Reproduce all of the data below verbatim, omitting the pictures from your answer.

**** Supplied material ****

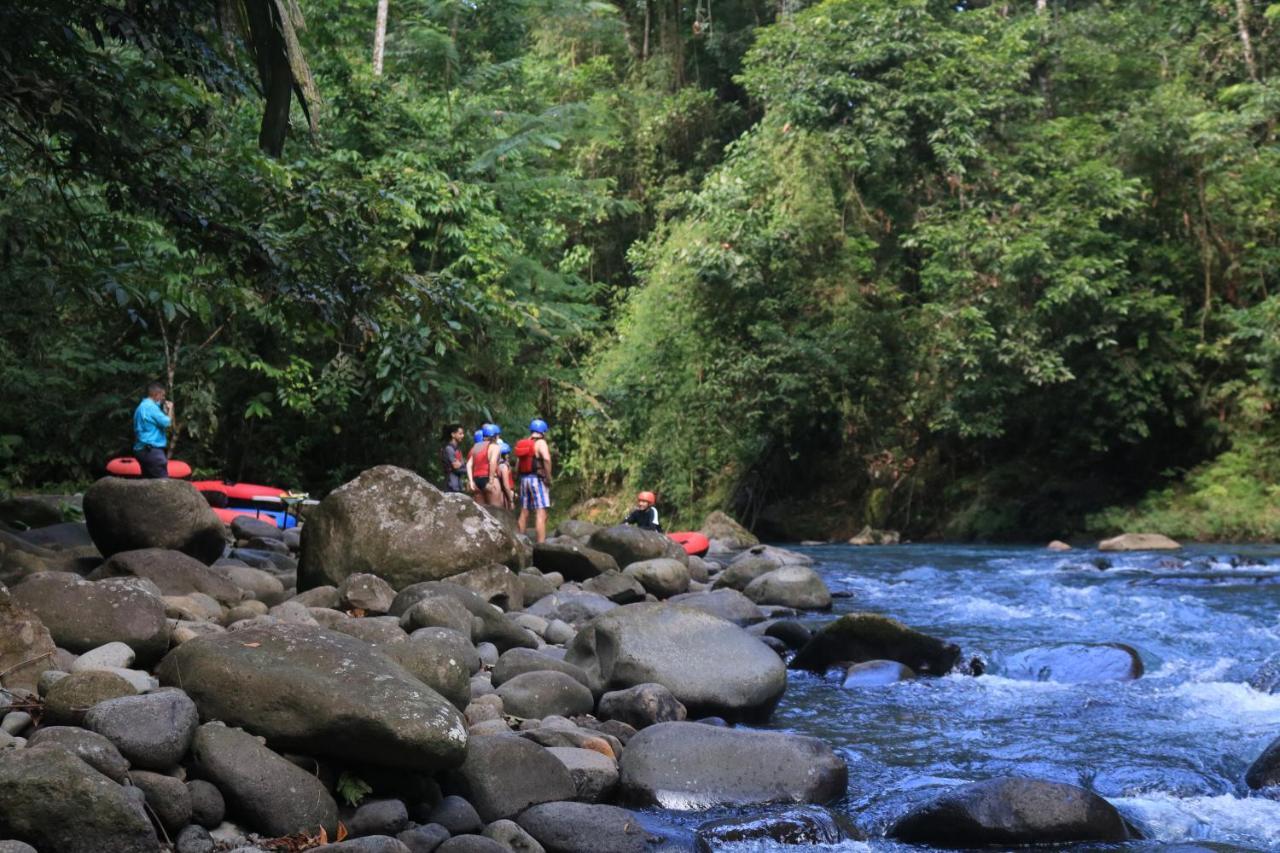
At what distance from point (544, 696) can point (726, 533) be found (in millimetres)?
13116

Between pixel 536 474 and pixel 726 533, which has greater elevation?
pixel 536 474

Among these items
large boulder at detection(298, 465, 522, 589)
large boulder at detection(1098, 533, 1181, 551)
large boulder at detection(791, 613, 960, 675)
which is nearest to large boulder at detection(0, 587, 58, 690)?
large boulder at detection(298, 465, 522, 589)

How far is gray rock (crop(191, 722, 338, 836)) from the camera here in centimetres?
454

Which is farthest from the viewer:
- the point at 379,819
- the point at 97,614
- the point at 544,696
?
the point at 544,696

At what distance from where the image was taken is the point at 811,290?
22625 millimetres

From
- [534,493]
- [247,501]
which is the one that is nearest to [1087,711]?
[534,493]

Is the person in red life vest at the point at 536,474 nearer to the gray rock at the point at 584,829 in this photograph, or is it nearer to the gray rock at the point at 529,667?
the gray rock at the point at 529,667

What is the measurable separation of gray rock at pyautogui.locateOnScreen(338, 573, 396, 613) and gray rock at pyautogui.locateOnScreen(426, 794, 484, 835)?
9.95 feet

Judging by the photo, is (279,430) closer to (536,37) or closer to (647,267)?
(647,267)

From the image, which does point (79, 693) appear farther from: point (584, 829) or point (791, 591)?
point (791, 591)

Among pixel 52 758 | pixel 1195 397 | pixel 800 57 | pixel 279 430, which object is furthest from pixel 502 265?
pixel 52 758

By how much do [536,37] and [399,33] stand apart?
8.95m

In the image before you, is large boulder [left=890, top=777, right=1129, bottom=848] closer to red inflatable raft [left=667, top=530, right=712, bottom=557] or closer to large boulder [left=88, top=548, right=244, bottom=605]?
large boulder [left=88, top=548, right=244, bottom=605]

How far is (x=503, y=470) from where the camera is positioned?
597 inches
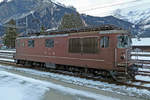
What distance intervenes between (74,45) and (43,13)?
114 metres

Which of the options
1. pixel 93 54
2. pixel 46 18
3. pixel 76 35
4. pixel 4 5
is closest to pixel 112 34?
pixel 93 54

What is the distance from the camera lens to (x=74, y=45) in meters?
11.7

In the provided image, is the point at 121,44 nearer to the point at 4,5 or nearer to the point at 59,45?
the point at 59,45

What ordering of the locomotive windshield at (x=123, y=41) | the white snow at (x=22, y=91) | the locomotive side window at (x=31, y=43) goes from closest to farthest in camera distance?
1. the white snow at (x=22, y=91)
2. the locomotive windshield at (x=123, y=41)
3. the locomotive side window at (x=31, y=43)

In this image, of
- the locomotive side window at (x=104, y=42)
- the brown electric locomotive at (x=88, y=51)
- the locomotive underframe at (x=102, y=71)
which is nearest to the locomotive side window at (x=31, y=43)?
the brown electric locomotive at (x=88, y=51)

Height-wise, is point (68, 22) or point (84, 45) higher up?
point (68, 22)

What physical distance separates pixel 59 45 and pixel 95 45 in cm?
357

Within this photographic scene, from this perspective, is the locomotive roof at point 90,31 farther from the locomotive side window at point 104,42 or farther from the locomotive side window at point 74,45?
the locomotive side window at point 74,45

****

In response:
At what distance from point (544, 696) can point (726, 533) be found (in millimetres)?
13116

Between pixel 536 474 and pixel 726 533, which has greater elevation?
pixel 536 474

Among these items
large boulder at detection(298, 465, 522, 589)
large boulder at detection(1098, 533, 1181, 551)
large boulder at detection(791, 613, 960, 675)
which is nearest to large boulder at detection(0, 587, 58, 690)?
large boulder at detection(298, 465, 522, 589)

How far is gray rock (crop(191, 722, 338, 836)) from the camera here in centimetres?
454

Which is farthest from the viewer:
- the point at 379,819
- the point at 97,614
- the point at 544,696
?
the point at 544,696

At what distance from where the image was taken is the point at 811,290?
22625 millimetres

From
- [534,493]
- [247,501]
which is the one that is nearest to [1087,711]?
[534,493]

Is the person in red life vest at the point at 536,474 nearer to the gray rock at the point at 584,829 in this photograph, or is it nearer to the gray rock at the point at 529,667?
the gray rock at the point at 529,667

What is the measurable separation of gray rock at pyautogui.locateOnScreen(338, 573, 396, 613) and gray rock at pyautogui.locateOnScreen(426, 794, 484, 835)?
9.95 feet

Judging by the photo, is (279,430) closer to (536,37) or closer to (647,267)?
(647,267)

From the image, which does point (79, 693) appear farther from: point (584, 829) or point (791, 591)?
point (791, 591)

Among pixel 52 758 | pixel 1195 397 | pixel 800 57 | pixel 279 430, which object is furthest from pixel 502 265?
pixel 52 758

By how much do [536,37] and [399,33] stand apart?
8.95m

In the image before you, is large boulder [left=890, top=777, right=1129, bottom=848] closer to red inflatable raft [left=667, top=530, right=712, bottom=557] or closer to large boulder [left=88, top=548, right=244, bottom=605]?
large boulder [left=88, top=548, right=244, bottom=605]

How far is (x=503, y=470) from where the camera is positioned?
597 inches
What distance intervenes between (74,45) and (43,13)?
114 metres

Which of the options
1. pixel 93 54
2. pixel 46 18
3. pixel 76 35
4. pixel 4 5
is closest to pixel 112 34?
pixel 93 54

What is the distance from the camera lens to (x=74, y=45) in meters?
11.7

In the provided image, is the point at 121,44 nearer to the point at 4,5 or nearer to the point at 59,45?
the point at 59,45

What ordering of the locomotive windshield at (x=123, y=41) | the white snow at (x=22, y=91) | the locomotive side window at (x=31, y=43) goes from closest to farthest in camera distance?
1. the white snow at (x=22, y=91)
2. the locomotive windshield at (x=123, y=41)
3. the locomotive side window at (x=31, y=43)

In this image, of
- the locomotive side window at (x=104, y=42)
- the brown electric locomotive at (x=88, y=51)
- the locomotive underframe at (x=102, y=71)
which is nearest to the locomotive side window at (x=31, y=43)?
the brown electric locomotive at (x=88, y=51)

Height-wise, is point (68, 22) or point (84, 45) higher up?
point (68, 22)

What physical distance separates pixel 59 45 and pixel 95 45 in cm?
357

Within this photographic scene, from this perspective, is the locomotive roof at point 90,31 farther from the locomotive side window at point 104,42 or farther from the locomotive side window at point 74,45?
the locomotive side window at point 74,45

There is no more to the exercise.